Nutrition being a risk factor for overweight and obesity was tackled by the introduction of front-of-pack food labels i.e. the star rating system aiming to improve people’s food choices consequently reducing prevalence of overweight and obesity(Magnusson 2010) The last population strategy is folic acid flour fortification in Canada that was introduced to reduce open neural tube defects (NTD) (Ray 2008). In November 1998 the Canadian Government mandated the fortification of flour with folic acid i.e. 1.5mg of the vitamin was added in 1kg of flour (Ray 2008). This has led to the reduction of NTD by 50% and an increase in folate in both young and older women in Canada (Ray 2008).
CONCLUSION AND RECOMMENDATION Australia uses both high risk and population strategy to promote health. High risk strategies in this essay were mainly clinically based i.e. involved the GP and prescription of medication. To ensure that these clinically based strategies are more effective, the cost of the medication i.e. Metformin and Statin should be made affordable and if possible free to those individuals that are either overweight or obese because overweight and obesity are risk factors for development of CHD and diabetes.

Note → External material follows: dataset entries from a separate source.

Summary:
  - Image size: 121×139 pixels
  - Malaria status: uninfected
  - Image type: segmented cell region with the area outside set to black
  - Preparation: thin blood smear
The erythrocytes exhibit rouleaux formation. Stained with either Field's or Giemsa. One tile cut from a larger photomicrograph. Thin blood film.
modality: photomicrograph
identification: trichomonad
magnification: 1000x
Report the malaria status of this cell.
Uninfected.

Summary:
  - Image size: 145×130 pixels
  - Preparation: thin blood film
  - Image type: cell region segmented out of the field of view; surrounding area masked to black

Stocks et al. (2009) mention the decreased use of metformin in rural communities compared to the urban areas due to limited access to GPs and this is the same for statin use and the bowel cancer follow-up. I recommend the increase in GPs in the rural communities and in the case of bowel cancer government should ensure that those that tested positive have access to GP and treatment. Population strategies have a greater impact and outcome as seen by the tobacco taxation strategy. However more needs to be done to ensure public smoking is limited to only designated smoking areas. Also people of low SES need further tobacco cessation programs since majority of smokers are of low SES.

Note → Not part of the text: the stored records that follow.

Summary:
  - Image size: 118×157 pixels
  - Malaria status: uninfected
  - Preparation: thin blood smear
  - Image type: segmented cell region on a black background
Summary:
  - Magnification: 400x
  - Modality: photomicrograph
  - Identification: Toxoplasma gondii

In the case of front-of-the pack labelling the public needs more information on how the labelling system works to guide their food choices and all foods imported or locally made should have the star rating system labelling as is the easiest to interpret. Food fortification should continue as it has reduced the prevalence of food-related deficiency diseases. I recommend the use of population strategy as it is more cost effective i.e. saves the government health care costs in the long run if better health care systems and policies are put forward.